--- Start Extract to read ---

On the second tier, Yell eased to 22.25p, down 1.1 per cent or 0.25p, after Royal Bank of Scotland weighed in, scaling back its target price for the directories group's stock to 25p from 45p. "We now forecast Yell breaching banking covenants at year end," the broker said, sticking to its "hold" stance.
Further afield, Bovis Homes was 5.3 per cent or 22.25p stronger at 439.25p thanks to UBS, which moved the house-builder's stock to "buy" from "neutral", with a revised 518p target price, compared to 491p previously, citing the prevailing discount to tangible net asset values. "Given recent signs of price stability and a balance sheet which puts Bovis in a position to buy land, we see attraction in the shares," the broker said.
UBS also reiterated its positive stance on Barratt Developments, which climbed to 174.5p, up almost 6 per cent or 9.75p.

--- End Extract to read ---
--- Start Information supplied ---

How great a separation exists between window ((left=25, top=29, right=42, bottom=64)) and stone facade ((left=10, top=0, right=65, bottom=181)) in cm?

--- End Information supplied ---

Written tasks:
1 – In the stock market report, what target price did UBS give Bovis Homes when it moved the stock to "buy"?
2 – Write the next few sentences of the stock market report, picking up after its last line.

Results:
1 – 518p, up from 491p.

2 –
"Given [that] the group has already lost out on some attractive land opportunities due to a relatively inflexible cash deployment situation, we suspect an equity issue is made in due course," the broker said, adding that Barratt's valuation appeared attractive even after the prospective dilution to tangible net asset values from a possible equity issue.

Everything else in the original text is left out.